Deceitful (Rules of Deception 1)
Page 15
I stopped in front of Alec’s door. Soft music played behind it.
I raised my hand to knock, the white of the door blurring before my eyes. Did the real Kate knock or would she just barge in? I’d never paid much attention to the way she acted around Alec because the sight of them together made me feel sick.
It wasn’t fair; she didn’t even accept him the way he was. She didn’t like the same movies, didn’t like the way he dressed, didn’t understand how it was to grow up without loving parents the way Alec and I did.
The door swung open and Alec stood in the open space, surprise spreading across his face. I took a step back, almost falling over my too-long legs. “I thought I heard someone out here.”
I stared at him, unable to move, though every fiber in my body screamed at me to run.
“Isn’t it time for your swim?”
“Swim?”
Alec’s brows furrowed. “Are you all right?”
I nodded. “Yes, sorry. I’m just a bit out of it today.”
His eyes made me nervous. Could he see right through me?
But he took a step back so I could enter.

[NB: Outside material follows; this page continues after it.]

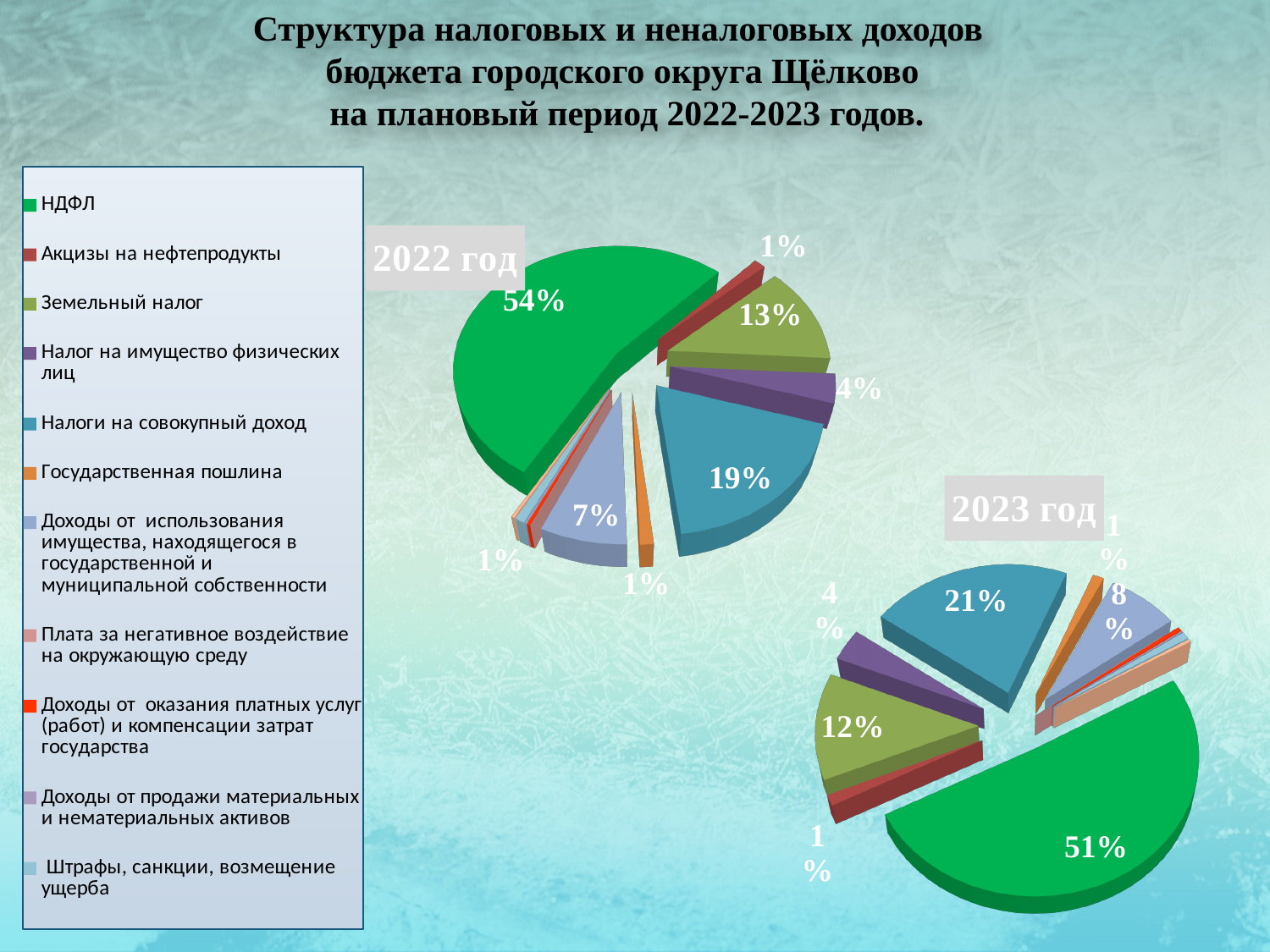
In the 2022 год chart, which category has the largest share? НДФЛ What is the difference between the НДФЛ share in the 2022 год chart and in the 2023 год chart? 3% In the 2023 год chart, what share does Налоги на совокупный доход have? 21% In the 2022 год chart, what share does Земельный налог have? 13% In the 2023 год chart, what share does НДФЛ have? 51% In the 2022 год chart, what share does Налоги на совокупный доход have? 19% How many categories does the legend list? 11 In the 2022 год chart, what share does Налог на имущество физических лиц have? 4% In the 2023 год chart, what share does Земельный налог have? 12% What type of charts are shown on the slide? Pie charts In the 2022 год chart, what share does НДФЛ have? 54% Which is larger: the Налоги на совокупный доход share in the 2022 год chart or in the 2023 год chart? 2023 год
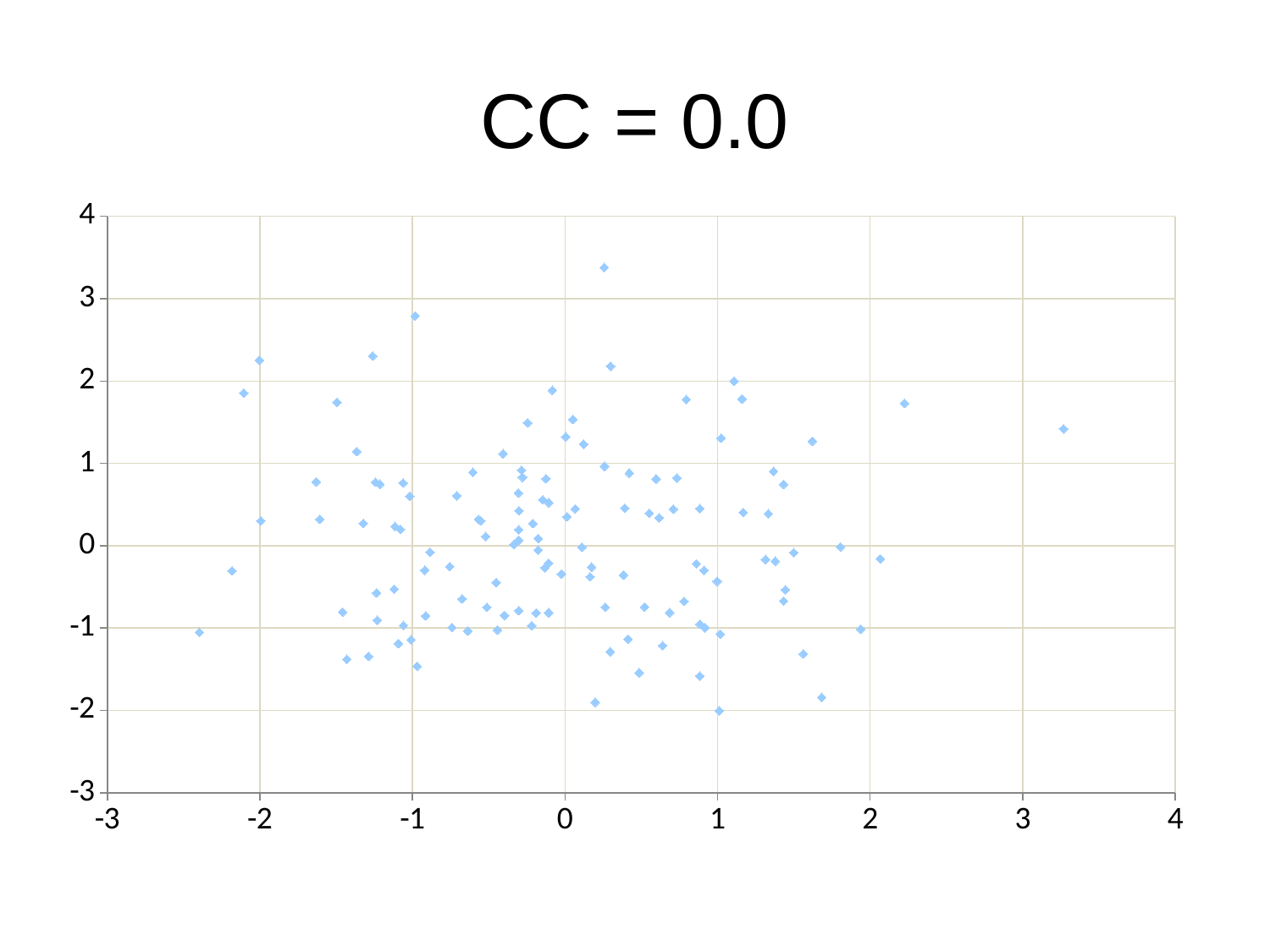
Is the x value of the rightmost point on the chart greater or less than 3? greater Is the y value of the highest point on the chart greater or less than 3? greater What is the maximum value shown on the x axis? 4 What kind of chart is shown on the slide? scatter plot Is the x value of the leftmost point on the chart greater or less than -2? less Do the y values show a clear rising or falling trend as x increases? no clear trend What is the title of the chart? CC = 0.0 What is the minimum value shown on the y axis? -3 Does the chart have a legend? no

My legs shook as I walked past him into his room. I’d never been in here before, not for lack of trying, though. Alec had always insisted we meet in the common area. Because he was an agent and not just a recruit, he didn’t have a roommate. There was nobody to interrupt us. The bed came into my view and heat flooded my body, considering the possibilities.
“Kate?” Alec’s hand on my shoulder made me jump. He turned me around to face him and my eyes were immediately drawn to his lips, and the way his hair was mussed like he’d run his hand through it. Not to mention that his shirt clung to his sixpack in the most distracting way.
“I . . . I,” I trailed off, not sure what to say. I needed to get out of here. This didn’t feel right. I didn’t want to be the person who made Alec a cheater. If I died without ever being kissed by Alec, then so be it. But was he even cheating if he didn’t know I wasn’t Kate?
“Are you still angry with me?”
Angry? Did they have a fight?
I hesitated for a beat longer than I should have. His expression turned puzzled.
I was giving myself away. If I acted this confused as Madison, I’d ruin the mission. If I couldn’t even pretend to be Kate—who I knew—how was I supposed to impersonate a girl I’d never actually met?
“Are you sure you’re all right? You seem strange.”
I took a step back, the urge to flee stronger than ever, and a shudder went through me. Panicked, I tried to suppress the sensation but the rippling only grew stronger.
Alec froze, his eyes growing wide. “Tess?” His shockHorror morphed into anger. “What the hell are you doing here?”
My hand rose to my hair and I snatched up a strand to inspect it. Auburn. I was so dead. Major would strangle me—if Alec didn’t do it first. He drew back as if my closeness burned him. I’d never seen him so furious.
“Tessa, answer me!”
“I . . . I can explain.”
Could I?
He folded his arms. “I can’t wait to hear it.”
Cringing under the vehemence of his gaze, I opened my mouth, hoping the right words would find their way out. Explanation—I needed an explanation.
Just tell him the truth.
“It—” I scanned the room, taking in the white walls and clean surfaces, bar of decorations or personal items, except for the figurine of Freddy Krueger on the desk that I’d given him last Christmas because we loved to watch Nightmare on Elm Street together. Tell him you’re in love with him. I could feel the words rise into my mouth, but then my eyes landed on the framed photo of him and Kate on the nightstand. It was the only other personal touch in the room and the dose or reality I desperately needed.
I needed to stop hoping for something that would never happen. “It—it was for practice,” I blurted.
“Practice?”
Major would have roared, but Alec’s voice had become very quiet. If it wasn’t for the look in his eyes, I might have thought he was calm. But they were full of emotions I was too scared to understand. Alec had been my rock since my arrival in the agency. I didn’t want him to be angry with me. With anyone else, I could bear it but not with Alec.
I gripped the edge of the desk. It felt solid, unwavering—everything I was not. “Yes. I thought it would be a good test run to pretend to be someone else before I impersonate Madison.”
Doubt flickered across his face. His stance loosened. “That’s all?”
I nodded and glanced at the Freddy Kruger figurine on the desk. This had to mean something, but maybe not what my stupid heart wanted.